De acordo com a decisão, o crime foi cometido por motivo torpe, com uso de meio cruel, recurso que dificultou a defesa da vítima e emprego de arma de uso restrito. A acusação foi sustentada pelos promotores de Justiça Raimundo Moinhos e Felipe Pazzola. Na sentença, a juíza Gelzi Maria Almeida Souza Matos manteve a prisão preventiva de Arielson e determinou a expedição de mandado de prisão contra Marílio, que segue pendente de cumprimento.

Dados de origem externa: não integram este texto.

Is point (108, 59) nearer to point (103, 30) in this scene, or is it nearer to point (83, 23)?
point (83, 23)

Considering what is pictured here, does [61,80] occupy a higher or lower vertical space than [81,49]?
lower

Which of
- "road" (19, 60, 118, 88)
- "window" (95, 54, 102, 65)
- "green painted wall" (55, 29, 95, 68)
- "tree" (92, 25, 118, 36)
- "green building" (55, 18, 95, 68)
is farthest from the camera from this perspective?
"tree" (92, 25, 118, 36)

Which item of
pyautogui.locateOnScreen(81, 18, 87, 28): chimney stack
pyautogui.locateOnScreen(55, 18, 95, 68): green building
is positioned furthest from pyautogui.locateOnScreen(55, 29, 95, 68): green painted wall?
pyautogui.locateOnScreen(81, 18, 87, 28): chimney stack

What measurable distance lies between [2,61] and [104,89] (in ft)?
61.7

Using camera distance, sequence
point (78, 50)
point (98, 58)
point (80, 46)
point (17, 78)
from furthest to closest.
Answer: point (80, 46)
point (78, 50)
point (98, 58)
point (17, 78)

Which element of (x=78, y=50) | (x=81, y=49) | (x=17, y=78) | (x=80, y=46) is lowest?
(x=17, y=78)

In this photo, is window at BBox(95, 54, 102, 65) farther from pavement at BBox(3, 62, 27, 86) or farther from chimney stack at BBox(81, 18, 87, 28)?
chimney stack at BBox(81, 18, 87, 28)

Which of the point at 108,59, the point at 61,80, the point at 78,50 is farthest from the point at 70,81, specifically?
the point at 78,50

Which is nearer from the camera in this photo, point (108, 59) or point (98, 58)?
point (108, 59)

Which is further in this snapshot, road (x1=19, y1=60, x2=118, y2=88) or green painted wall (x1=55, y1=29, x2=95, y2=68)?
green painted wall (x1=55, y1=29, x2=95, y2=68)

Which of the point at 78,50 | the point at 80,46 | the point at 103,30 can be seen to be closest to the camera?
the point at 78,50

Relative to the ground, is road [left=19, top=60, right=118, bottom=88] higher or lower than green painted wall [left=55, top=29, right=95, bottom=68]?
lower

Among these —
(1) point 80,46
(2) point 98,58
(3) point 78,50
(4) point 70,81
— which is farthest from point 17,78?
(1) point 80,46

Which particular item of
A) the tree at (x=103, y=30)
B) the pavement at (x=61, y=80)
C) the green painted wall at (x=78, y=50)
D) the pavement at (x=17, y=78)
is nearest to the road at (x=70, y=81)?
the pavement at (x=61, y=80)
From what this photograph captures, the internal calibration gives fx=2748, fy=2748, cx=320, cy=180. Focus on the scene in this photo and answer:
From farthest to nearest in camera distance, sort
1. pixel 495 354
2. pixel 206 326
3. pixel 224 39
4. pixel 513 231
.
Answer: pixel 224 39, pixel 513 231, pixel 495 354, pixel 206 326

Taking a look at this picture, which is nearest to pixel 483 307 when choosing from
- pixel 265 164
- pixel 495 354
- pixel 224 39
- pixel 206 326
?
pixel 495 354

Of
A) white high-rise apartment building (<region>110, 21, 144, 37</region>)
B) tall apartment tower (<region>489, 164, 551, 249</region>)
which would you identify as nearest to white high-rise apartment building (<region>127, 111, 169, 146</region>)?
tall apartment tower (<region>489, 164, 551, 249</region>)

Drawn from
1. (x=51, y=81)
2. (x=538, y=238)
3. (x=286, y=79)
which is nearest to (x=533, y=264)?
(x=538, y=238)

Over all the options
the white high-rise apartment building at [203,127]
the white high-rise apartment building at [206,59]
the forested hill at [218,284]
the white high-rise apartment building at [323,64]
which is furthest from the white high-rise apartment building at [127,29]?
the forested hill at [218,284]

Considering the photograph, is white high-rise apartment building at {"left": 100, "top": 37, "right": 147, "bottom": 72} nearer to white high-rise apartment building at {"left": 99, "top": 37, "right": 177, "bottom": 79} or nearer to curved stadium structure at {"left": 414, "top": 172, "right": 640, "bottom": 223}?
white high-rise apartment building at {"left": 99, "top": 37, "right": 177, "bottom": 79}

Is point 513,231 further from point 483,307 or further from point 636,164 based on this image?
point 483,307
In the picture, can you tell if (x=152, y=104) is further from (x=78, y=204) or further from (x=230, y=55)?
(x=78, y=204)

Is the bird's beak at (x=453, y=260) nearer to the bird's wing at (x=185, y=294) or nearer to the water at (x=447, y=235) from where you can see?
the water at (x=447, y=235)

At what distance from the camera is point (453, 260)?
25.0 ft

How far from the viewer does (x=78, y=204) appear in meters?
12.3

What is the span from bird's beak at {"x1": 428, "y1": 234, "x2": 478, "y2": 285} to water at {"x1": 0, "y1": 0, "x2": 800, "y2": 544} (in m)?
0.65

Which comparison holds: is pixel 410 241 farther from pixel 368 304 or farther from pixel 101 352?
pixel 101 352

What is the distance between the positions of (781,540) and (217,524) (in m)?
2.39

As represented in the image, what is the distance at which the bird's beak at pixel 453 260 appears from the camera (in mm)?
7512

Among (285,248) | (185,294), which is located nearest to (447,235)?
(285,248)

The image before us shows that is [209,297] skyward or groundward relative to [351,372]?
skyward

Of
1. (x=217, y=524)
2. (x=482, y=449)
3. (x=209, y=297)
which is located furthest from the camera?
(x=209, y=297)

Durante o julgamento, o Ministério Público apontou que o assassinato teve relação com a atuação de Mãe Bernadete contra a expansão do tráfico de drogas no Quilombo Pitanga dos Palmares, em Simões Filho, na Região Metropolitana de Salvador. “Desde a etapa de produção da prova até a chegada no julgamento, que iniciou no dia de ontem, o Ministério Público sempre esteve confiante pelo trabalho de investigação de excelência feita pela Polícia Civil do Estado da Bahia e pela atuação dos promotores do Grupo de Atuação Especial de Combate às Organizações Criminosas (Gaeco), que também participaram de toda a instrução desse processo”, afirmou o promotor Raimundo Moinhos.
Mãe Bernadete foi morta em 17 de agosto de 2023, dentro de sua residência, na sede da associação quilombola, na presença de três netos. Segundo as investigações, ela foi atingida por 25 disparos após se posicionar contra atividades ilícitas na comunidade. Para o filho da vítima, Jurandir Pacífico, “foram dois dias cansativos, mas o que fica é a sensação da justiça sendo feita”.
Outros três denunciados pelo crime — Sérgio Ferreira de Jesus, Josevan Dionísio dos Santos e Ydney Carlos dos Santos de Jesus — ainda aguardam julgamento.